Kepala Bidang Pembinaan SMP Disdikbud Samarinda Mohammad Wahiduddin menjelaskan, pelaksanaan TKA saat ini hanya mengukur kemampuan siswa pada dua mata pelajaran, yakni Matematika dan Bahasa Indonesia.
“Hasil TKA menunjukkan rata-rata nilai siswa Samarinda berada di atas rata-rata nasional dan juga di atas rata-rata Kaltim,” katanya, Selasa 9 Juni 2026.
Menurutnya, capaian tersebut patut diapresiasi, namun masih menyisakan sejumlah pekerjaan rumah yang harus diselesaikan. Sebagai ibu kota provinsi, Samarinda dituntut mampu menjadi rujukan dalam pengembangan sektor pendidikan di Kaltim.
Karena itu, berbagai aspek yang memengaruhi mutu pendidikan harus terus dibenahi, mulai dari kualitas pembelajaran hingga dukungan sarana pendidikan yang memadai.
“Nilai yang sudah berada di atas rata-rata bukan berarti seluruh indikator pendidikan sudah ideal.

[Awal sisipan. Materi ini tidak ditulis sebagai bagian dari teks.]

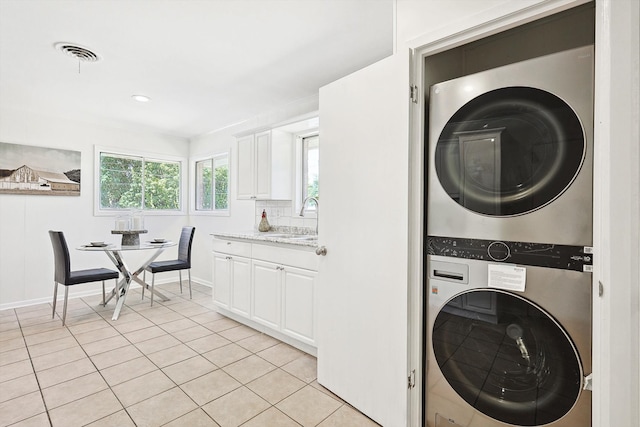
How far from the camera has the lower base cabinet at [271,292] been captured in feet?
8.24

Tetap perlu dilakukan evaluasi agar hasil yang diperoleh ke depan bisa meningkat dan masuk kategori sangat baik,” tuturnya.
Wahiduddin menilai peningkatan mutu pendidikan tidak dapat hanya diukur dari hasil akademik semata. Faktor lain seperti kualitas tenaga pendidik, fasilitas sekolah, hingga lingkungan belajar juga memiliki peran penting dalam membentuk capaian siswa.
Ia menekankan penguatan kompetensi guru perlu terus dilakukan secara berkelanjutan. Selain itu, pemanfaatan teknologi dalam proses pembelajaran dinilai menjadi salah satu kunci untuk meningkatkan daya saing pendidikan di era digital.
Di sisi lain, Wahiduddin mengakui TKA masih merupakan instrumen evaluasi yang tergolong baru. Kondisi tersebut membuat hasil yang diperoleh saat ini belum bisa dibandingkan dengan tahun-tahun sebelumnya untuk melihat tren peningkatan atau penurunan kemampuan akademik siswa.
“Karena belum ada data pembanding dari pelaksanaan sebelumnya, hasil TKA saat ini lebih tepat digunakan sebagai dasar evaluasi dan perencanaan perbaikan pada tahun-tahun mendatang,” jelasnya.
Disdikbud Samarinda berkomitmen menjadikan hasil TKA sebagai bahan pemetaan kualitas pendidikan. Melalui peningkatan kompetensi guru, penguatan digitalisasi pembelajaran, serta perbaikan sarana dan prasarana pendidikan.
“Kami berharap prestasi akademik peserta didik di Samarinda dapat terus meningkat pada masa mendatang,” tandasnya.